** BEGIN Document text **

This sedra teaches us many laws both between Man and Man and between Man and G-d. Much discussion revolves around the laws of Jewish worship to Hashem as differentiated from the pagan way of serving their gods. The following is atypical example.

Deuteronomy 16: 22

"Do not erect for yourself a monument that Hashem, your G-d hates."


That (Hashem) hates: Rashi: An altar made of stones and an earthen altar is what He commanded , but this (the single-stone monument) He hates. Because it was the law of the Canaanites and even though He had loved it (such an altar) in the time of the Forefathers, He now hates it. Since they (the Canaanites) made it a law of their idol worship.


Rashi is explaining that only the single-stone "matzaivah" was forbidden, while the earthen altar and the many-stoned altar were not only permitted, they were explicitly commanded as a way to worship Hashem.

** END Document text **
** BEGIN Dataset rows **

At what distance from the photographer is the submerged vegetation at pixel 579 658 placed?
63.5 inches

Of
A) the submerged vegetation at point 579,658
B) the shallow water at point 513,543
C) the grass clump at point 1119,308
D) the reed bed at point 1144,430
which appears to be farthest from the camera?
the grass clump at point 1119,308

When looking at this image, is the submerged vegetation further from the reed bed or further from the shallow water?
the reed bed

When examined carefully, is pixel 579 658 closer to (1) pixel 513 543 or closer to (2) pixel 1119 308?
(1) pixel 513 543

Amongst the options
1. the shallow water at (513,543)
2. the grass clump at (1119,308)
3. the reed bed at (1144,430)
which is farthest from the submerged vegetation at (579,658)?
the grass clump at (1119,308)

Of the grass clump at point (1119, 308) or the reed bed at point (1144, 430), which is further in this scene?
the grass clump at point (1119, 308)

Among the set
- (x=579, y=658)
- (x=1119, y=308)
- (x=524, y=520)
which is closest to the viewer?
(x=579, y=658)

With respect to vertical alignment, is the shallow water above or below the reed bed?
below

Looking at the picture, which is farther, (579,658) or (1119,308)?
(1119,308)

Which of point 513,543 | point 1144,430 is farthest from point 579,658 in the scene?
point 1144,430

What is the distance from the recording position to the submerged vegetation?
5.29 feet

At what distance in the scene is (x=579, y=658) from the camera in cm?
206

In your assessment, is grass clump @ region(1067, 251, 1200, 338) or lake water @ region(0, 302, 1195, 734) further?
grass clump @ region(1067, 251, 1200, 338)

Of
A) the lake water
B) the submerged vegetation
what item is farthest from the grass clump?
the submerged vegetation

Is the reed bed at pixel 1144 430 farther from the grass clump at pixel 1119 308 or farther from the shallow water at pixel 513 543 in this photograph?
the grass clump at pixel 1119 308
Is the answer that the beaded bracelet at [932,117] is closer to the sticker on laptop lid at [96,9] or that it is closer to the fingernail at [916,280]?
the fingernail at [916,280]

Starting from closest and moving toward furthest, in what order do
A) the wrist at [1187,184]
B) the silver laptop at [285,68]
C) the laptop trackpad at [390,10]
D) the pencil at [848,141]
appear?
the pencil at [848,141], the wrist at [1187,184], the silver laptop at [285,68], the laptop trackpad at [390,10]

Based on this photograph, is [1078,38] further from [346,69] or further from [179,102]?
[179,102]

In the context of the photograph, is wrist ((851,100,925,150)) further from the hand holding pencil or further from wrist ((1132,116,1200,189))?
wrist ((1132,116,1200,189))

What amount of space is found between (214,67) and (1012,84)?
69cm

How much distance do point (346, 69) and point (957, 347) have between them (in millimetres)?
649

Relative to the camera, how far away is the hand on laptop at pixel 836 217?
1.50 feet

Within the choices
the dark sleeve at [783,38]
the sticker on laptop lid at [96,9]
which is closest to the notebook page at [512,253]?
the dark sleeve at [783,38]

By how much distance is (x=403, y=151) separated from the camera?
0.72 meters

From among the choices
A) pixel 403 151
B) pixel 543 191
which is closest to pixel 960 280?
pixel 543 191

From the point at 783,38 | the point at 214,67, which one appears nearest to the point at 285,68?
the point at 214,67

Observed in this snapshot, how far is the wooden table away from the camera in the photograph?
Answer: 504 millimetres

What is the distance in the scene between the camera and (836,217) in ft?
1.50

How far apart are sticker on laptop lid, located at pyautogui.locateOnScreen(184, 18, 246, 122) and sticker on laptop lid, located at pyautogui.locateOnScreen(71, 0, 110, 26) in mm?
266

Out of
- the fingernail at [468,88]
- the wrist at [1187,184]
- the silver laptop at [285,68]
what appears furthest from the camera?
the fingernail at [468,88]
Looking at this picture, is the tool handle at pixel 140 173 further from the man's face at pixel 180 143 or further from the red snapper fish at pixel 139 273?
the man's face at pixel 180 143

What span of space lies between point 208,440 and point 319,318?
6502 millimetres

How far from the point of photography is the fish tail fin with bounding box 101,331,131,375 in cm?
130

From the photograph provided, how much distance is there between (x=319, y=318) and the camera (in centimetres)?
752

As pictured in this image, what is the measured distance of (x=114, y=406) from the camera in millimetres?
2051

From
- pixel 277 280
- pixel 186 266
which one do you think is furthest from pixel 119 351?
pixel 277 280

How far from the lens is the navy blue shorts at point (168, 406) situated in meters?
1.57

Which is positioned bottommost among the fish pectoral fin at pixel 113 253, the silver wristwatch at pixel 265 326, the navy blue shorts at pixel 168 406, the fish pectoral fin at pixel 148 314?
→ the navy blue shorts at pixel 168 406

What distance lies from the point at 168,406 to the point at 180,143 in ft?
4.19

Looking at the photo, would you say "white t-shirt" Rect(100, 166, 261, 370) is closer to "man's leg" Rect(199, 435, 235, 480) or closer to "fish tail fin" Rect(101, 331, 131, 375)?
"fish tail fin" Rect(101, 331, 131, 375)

** END Dataset rows **
** BEGIN Dataset rows **

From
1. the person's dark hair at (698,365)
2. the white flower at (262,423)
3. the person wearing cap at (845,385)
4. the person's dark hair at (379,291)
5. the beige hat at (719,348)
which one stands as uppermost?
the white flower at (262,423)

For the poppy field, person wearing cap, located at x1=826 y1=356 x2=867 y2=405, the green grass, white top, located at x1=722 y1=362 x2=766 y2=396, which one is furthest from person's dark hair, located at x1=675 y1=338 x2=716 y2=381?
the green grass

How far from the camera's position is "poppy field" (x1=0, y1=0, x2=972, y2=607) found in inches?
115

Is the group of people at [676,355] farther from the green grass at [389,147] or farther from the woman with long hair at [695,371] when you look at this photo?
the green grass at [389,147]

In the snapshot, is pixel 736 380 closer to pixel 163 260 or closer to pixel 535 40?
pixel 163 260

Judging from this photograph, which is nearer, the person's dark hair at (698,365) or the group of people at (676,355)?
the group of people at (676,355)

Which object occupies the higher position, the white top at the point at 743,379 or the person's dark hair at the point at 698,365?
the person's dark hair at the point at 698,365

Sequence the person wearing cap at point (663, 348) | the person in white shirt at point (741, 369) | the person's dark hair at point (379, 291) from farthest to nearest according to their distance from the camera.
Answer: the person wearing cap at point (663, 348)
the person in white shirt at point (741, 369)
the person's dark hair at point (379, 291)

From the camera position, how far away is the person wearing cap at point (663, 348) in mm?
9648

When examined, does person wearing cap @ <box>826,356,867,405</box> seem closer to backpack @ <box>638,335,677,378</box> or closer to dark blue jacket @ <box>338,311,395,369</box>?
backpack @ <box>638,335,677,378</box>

** END Dataset rows **
** BEGIN Dataset rows **

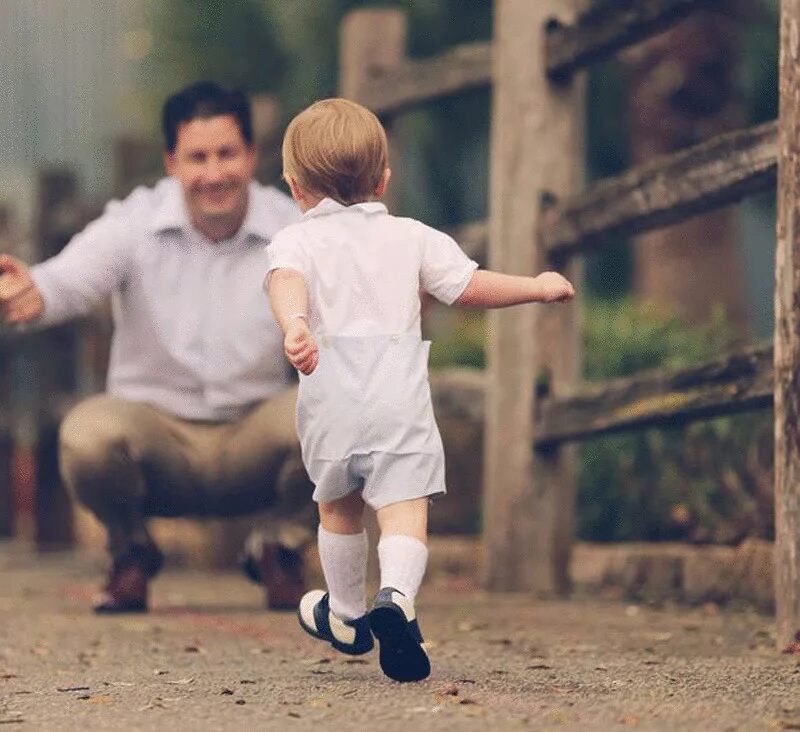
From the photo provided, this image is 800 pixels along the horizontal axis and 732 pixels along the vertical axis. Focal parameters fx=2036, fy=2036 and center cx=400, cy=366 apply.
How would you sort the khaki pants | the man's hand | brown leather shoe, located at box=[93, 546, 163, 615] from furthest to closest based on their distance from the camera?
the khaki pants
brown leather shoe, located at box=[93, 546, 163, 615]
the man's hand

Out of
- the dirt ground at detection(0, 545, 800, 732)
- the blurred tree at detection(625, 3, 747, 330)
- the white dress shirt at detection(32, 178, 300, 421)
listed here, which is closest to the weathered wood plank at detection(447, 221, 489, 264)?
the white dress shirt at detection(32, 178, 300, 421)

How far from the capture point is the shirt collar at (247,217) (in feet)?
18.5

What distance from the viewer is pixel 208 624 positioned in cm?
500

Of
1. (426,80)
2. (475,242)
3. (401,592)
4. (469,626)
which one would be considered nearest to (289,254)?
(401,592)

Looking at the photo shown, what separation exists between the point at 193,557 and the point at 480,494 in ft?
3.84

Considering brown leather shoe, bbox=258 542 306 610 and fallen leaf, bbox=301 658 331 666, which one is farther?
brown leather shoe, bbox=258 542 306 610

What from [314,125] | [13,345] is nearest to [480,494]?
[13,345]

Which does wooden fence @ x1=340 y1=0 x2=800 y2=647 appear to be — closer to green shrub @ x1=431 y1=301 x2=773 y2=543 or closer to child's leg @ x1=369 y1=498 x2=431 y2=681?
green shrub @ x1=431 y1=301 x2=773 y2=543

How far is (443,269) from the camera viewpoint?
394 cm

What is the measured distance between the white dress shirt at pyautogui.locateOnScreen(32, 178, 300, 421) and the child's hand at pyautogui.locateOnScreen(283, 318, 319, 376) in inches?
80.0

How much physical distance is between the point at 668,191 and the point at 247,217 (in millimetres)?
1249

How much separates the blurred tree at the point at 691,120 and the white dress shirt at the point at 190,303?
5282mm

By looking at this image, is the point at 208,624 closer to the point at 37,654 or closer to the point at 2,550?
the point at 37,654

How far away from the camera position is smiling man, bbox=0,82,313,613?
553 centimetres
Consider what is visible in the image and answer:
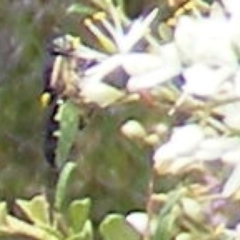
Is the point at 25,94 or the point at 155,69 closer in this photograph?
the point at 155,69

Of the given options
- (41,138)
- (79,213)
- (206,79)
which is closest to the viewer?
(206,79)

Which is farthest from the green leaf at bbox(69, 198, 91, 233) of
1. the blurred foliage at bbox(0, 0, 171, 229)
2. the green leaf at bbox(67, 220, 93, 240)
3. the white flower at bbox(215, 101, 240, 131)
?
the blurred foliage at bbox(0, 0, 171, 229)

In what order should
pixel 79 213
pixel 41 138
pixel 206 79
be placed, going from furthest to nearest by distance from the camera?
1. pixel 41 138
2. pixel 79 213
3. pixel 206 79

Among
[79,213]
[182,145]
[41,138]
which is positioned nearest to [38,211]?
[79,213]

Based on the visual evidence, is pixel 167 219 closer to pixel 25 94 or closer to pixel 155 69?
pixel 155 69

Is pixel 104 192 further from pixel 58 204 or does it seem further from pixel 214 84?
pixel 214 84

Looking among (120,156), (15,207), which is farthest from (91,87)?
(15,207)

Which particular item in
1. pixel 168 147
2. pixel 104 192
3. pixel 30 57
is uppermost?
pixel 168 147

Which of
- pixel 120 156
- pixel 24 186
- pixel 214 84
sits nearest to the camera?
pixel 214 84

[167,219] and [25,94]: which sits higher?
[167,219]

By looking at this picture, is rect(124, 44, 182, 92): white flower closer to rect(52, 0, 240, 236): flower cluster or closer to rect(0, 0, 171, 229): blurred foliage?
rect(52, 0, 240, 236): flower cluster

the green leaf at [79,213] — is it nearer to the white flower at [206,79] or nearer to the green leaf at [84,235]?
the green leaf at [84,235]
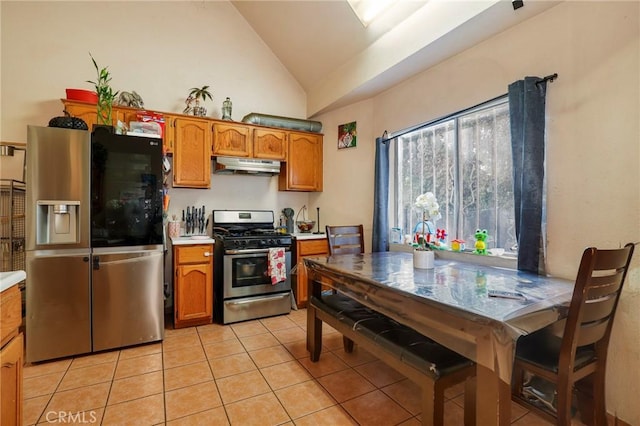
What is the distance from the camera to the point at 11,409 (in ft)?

** END Dataset rows **

▶ _Work to complete_
Translate this sentence from the commentary on Deuteronomy 16:22 into Spanish: "Much discussion revolves around the laws of Jewish worship to Hashem as differentiated from the pagan way of serving their gods."

▶ _Right answer_
Gran parte de la discusión gira en torno a las leyes del culto judío a Hashem, a diferencia de la manera pagana de servir a sus dioses.